長谷川 いやいや、そんな偉そうな事言うもんか。ごくごく普通 に映画の話をしてるんだが宮坂は結果「僕だってこの映画が詰まらないのは知ってますよ。それをこういう場所で言ってどうするんですか」と。こういう場所ったって、お疲れさんで、しかしあそこは面 白くなかったという話をしないなら、映画の会社じゃないだろって。そりゃディレカンじゃないぞと。あいつコップ投げて怒るんだから。

__同じ体育会でも違うんだな、そこは。

長谷川 あいつは自分の仕事を馬鹿にされたと思ったのかなあ。大森たちもあんまり宮坂の機嫌が悪いもんだから、俺と話すのはやめて向こうへ行ったりするんだ。……ひどく孤独な夜だったよ。

__いよいよ、トドメの『東方見聞録』だけど、俺は見てないんだけど、どうなの?

長谷川 井筒らしい映画だとは思うけどな。関西弁で言う「ヤンチャな」映画というか。ただ金もないのにどうしてスピルバーグ・コピーみたいな事をしたいのか。それが分からん。

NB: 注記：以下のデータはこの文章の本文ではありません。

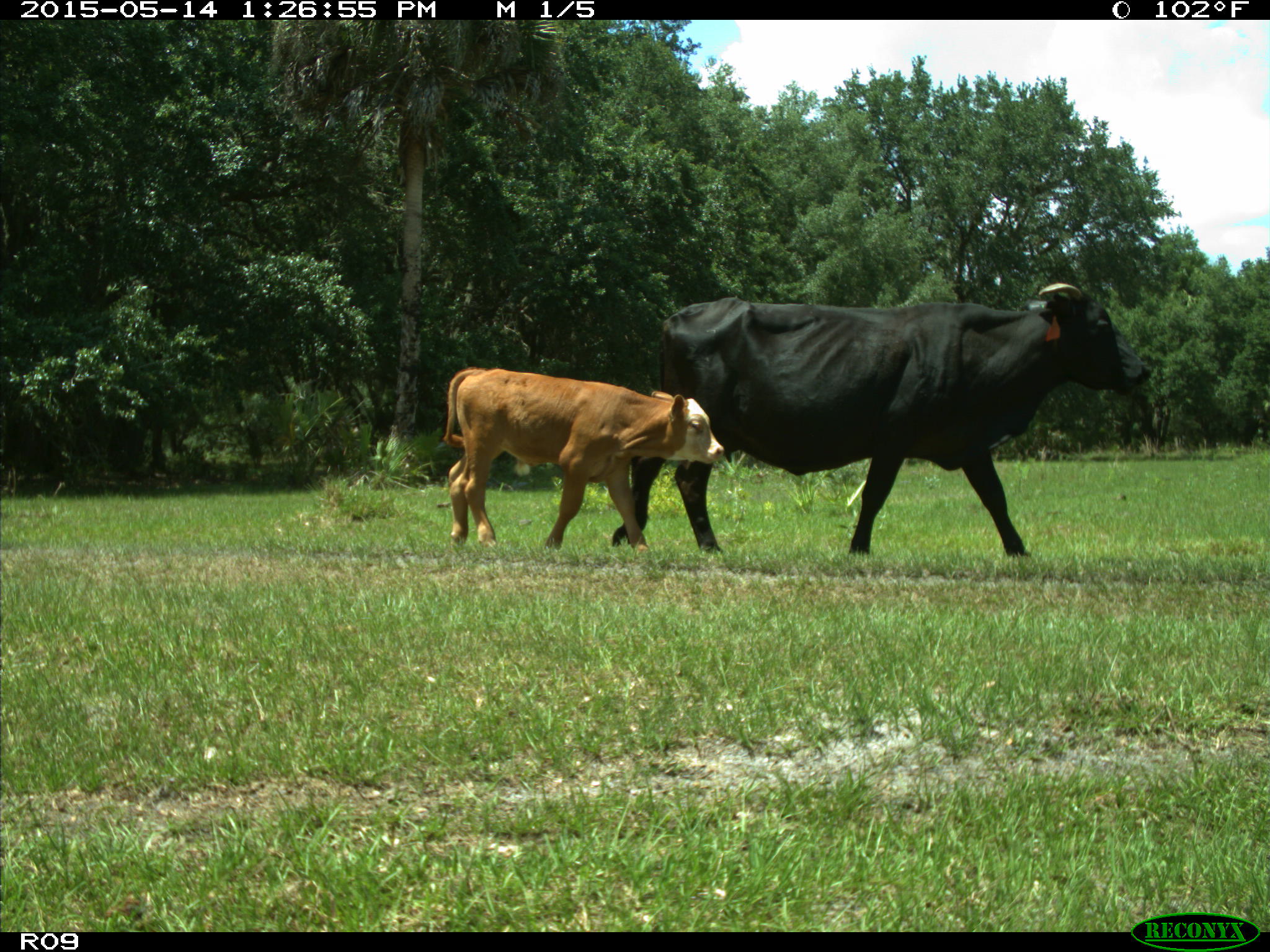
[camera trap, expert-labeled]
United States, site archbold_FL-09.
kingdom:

あいつはもっと野卑な……黒澤明には撮れない庶民の時代劇という能書きはあるんだろうが、うーん、あまりそうなってないわな。やはりホンで頑張ってないんだな。

__いくらの予算の映画なの?

長谷川 8億の予算が10億5千万かかったと言うんだが、あまりそう見えないのがつらい。いや、ああいう不幸もあったし、公開の目処も立ってない映画なんだから、身内がこんなふうに言っちゃいかんのだが……。それに全体会議で決算の収支報告をしたりする前に、突然パンクしちゃったから、この映画とディレカンのトータルの負債状況は、未だに誰も分からないんだ。宮坂以外にはね。

__業界内部では、宮坂は自分の家とか持ってた土地とか私財全部ーー3億か4億を投げ売って蒸発したんだ。馬鹿で無責任な監督たちの被害者になって、かわいそうにという話を結構耳にするけど……。

長谷川 俺の耳にも入ってるよ。3億も4億も私財があったら、最初の借金3千万を俺に何とかしろとは言ってこないだろう。……ま、この話はやめよう。あまりに不毛で悲しいよ。宮坂は本当によく頑張った。おそらく頑張りすぎるほど頑張ったんだ。ただ、俺たちも、世間が思ったり、噂してるよりは頑張ったつもりだ。それ以上の事は今は言えんのだよ。スミマセン……。